Más de 40 mil personas fueron testigos de la fiesta de los campeones. Los jugadores fueron presentados al mejor estilo NBA, y todo se desarrolló en un clima de mucha alegría
Fuegos artificiales, música y hasta una murga. La fiesta de Estudiantes contó con todos los condimentos posibles. Una vez más, el estadio Ciudad de La Plata fue el epicentro de la alegría que desató la obtención del título en el pueblo pincharrata. Los jugadores estuvieron a la altura de las circunstancias y todo terminó siendo el mejor reconocimiento al logro obtenido.

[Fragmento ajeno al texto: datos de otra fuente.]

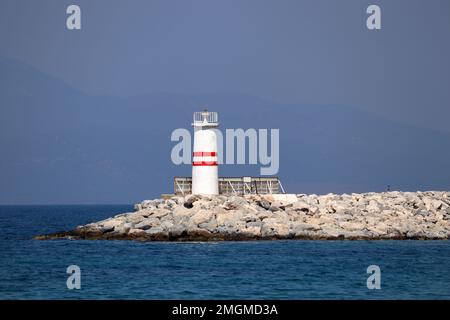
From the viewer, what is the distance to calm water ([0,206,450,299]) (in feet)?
113

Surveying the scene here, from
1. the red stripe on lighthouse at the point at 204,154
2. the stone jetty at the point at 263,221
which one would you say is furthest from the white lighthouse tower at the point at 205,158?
the stone jetty at the point at 263,221

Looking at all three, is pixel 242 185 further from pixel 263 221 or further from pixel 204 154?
pixel 263 221

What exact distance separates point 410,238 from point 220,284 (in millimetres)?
17933

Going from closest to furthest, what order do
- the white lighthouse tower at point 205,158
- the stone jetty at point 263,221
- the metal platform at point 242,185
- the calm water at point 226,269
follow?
the calm water at point 226,269
the stone jetty at point 263,221
the white lighthouse tower at point 205,158
the metal platform at point 242,185

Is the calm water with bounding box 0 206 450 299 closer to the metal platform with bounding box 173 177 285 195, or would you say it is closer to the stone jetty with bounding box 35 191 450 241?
the stone jetty with bounding box 35 191 450 241

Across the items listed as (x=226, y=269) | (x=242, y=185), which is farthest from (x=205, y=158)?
(x=226, y=269)

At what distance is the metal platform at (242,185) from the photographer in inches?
2242

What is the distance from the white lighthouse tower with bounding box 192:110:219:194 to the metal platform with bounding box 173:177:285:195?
2.99 meters

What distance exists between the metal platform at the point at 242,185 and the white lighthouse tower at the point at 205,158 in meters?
2.99

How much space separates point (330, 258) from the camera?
43344mm

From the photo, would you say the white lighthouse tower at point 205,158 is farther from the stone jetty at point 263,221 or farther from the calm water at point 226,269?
the calm water at point 226,269

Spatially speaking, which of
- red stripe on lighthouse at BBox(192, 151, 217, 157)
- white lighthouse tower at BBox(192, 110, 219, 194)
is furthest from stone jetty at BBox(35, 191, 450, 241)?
red stripe on lighthouse at BBox(192, 151, 217, 157)

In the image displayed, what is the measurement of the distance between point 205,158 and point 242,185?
4.67 meters
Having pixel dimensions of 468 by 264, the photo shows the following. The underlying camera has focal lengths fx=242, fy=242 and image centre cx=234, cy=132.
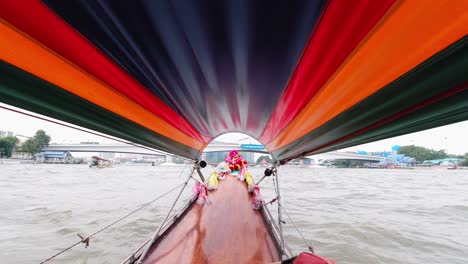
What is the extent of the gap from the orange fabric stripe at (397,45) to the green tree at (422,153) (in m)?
96.8

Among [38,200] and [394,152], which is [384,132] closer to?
[38,200]

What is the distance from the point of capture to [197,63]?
7.31ft

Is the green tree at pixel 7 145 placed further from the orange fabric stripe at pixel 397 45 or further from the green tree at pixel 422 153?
the green tree at pixel 422 153

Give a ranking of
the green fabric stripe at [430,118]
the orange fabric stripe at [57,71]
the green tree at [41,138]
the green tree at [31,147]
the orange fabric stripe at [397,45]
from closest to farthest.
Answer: the orange fabric stripe at [397,45], the orange fabric stripe at [57,71], the green fabric stripe at [430,118], the green tree at [31,147], the green tree at [41,138]

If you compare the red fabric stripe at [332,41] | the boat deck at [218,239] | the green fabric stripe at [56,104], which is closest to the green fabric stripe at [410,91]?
the red fabric stripe at [332,41]

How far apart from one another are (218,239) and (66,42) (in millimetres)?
3054

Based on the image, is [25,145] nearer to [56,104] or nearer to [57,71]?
[56,104]

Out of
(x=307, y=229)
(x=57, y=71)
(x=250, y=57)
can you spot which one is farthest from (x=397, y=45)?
(x=307, y=229)

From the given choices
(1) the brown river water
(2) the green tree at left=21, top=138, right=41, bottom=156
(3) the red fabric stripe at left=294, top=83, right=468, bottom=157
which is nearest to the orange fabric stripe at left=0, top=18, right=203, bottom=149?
(3) the red fabric stripe at left=294, top=83, right=468, bottom=157

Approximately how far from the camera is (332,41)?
1585 mm

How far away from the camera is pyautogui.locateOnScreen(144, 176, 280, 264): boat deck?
2967mm

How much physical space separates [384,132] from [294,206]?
9.33 meters

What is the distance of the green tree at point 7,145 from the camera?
5974 cm

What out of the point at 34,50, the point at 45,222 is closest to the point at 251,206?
the point at 34,50
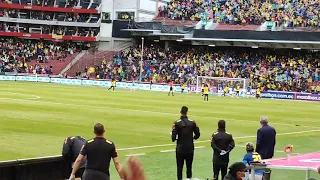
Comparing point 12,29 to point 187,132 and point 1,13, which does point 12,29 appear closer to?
point 1,13

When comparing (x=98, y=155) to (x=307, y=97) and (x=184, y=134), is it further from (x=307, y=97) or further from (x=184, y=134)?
(x=307, y=97)

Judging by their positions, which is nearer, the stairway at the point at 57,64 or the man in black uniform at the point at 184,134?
the man in black uniform at the point at 184,134

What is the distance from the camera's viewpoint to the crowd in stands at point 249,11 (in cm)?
6894

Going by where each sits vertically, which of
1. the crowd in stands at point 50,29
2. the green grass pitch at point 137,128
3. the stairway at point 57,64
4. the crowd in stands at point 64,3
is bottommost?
the green grass pitch at point 137,128

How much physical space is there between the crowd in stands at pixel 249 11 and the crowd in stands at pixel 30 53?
672 inches

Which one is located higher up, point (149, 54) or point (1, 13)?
point (1, 13)

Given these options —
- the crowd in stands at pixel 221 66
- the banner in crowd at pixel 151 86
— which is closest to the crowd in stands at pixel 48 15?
the crowd in stands at pixel 221 66

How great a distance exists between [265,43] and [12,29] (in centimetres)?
4157

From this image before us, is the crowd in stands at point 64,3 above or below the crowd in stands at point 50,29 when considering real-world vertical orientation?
above

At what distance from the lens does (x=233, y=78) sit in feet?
207

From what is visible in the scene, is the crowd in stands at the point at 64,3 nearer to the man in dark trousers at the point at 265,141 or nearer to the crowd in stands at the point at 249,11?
the crowd in stands at the point at 249,11

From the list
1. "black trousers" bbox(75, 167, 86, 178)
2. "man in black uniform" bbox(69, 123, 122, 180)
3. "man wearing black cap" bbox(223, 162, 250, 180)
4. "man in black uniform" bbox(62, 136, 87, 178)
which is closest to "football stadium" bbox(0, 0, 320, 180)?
"black trousers" bbox(75, 167, 86, 178)

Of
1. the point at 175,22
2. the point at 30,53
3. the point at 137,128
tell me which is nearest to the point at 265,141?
the point at 137,128

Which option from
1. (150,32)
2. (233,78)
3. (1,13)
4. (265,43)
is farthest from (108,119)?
(1,13)
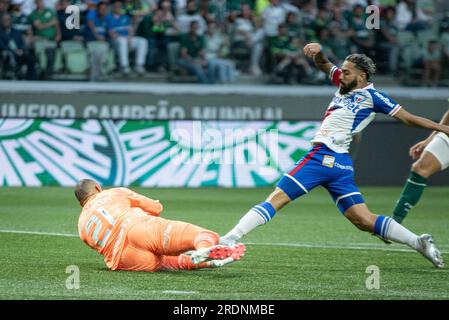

Desde muy temprano, la gente se volcó al gigante de 25 y 532. La expectativa era grande, y las ganas de ver al campeón, aún más. Se trataba del primer partido de Estudiantes en nuestra ciudad, luego de la final con Boca. Y el público no faltó a la cita. Tal como había sucedido la noche de la consagración, las gradas del Estadio se vieron colmadas de camisetas rojas y blancas, color preponderante en toda la jornada. Cerca de las 20.00 los jugadores del Saint Gallen, testigos privilegiados de una fiesta ajena, salieron a reconocer al campo de juego. Asombrados por la situación, no paraban de sacar fotos. “En Suiza no se encuentra”, dice a la pasada Marcos Gelabert, rememorando un viejo comercial de botines de fútbol. La tarde iba cayendo, y las luces del Estadio permanecían apagadas. Era parte de la sorpresa. La luna empezaba a brillar cada vez más fuerte. Crecía el suspenso. Algunos se animaban a anticipar lo que vendría, pero nadie acertaba. Pasaban los minutos, y la ansiedad iba en aumento. Recién a las 20.49, se encendió la pantalla gigante que habían colocado en el Estadio. Era el inicio de la fiesta. Una luz incesante dibujaba el mapa de la República Argentina. Luego el de la provincia de Buenos Aires, y más tarde el de La Plata. Allí, una estrella se sumaba a otras siete, que indicaban todos los campeonatos ganados por el Pincha en el pasado. Una voz acompañaba el espectáculo. Desde las tribunas, la emoción invadía a más de uno. Pero faltaba lo mejor. Pasadas las 21.00, uno a uno fueron desfilando los jugadores, que terminaron formados en un escenario montado en el medio de la cancha. La ovación más grande, claro, fue para la Brujita Verón. El Cholo Simeone no se quedó atrás, y el cuerpo técnico también recibió su merecido reconocimiento. Todos recibieron una medalla, y lugo se abocaron a dar la vuelta olímpica, con el cálido respaldo de los 40 mil simpatizantes que invadieron el estadio Ciudad de La Plata.
Finalmente, llegó el turno de la murga, la música de Los Confites, y una artillería nunca vista de fuegos artificiales que iluminaron el cielo de la ciudad. Esa que hoy, al igual que ayer, disfruta a la par de Estudiantes, que una vez más, está en lo más alto del fútbol argentino.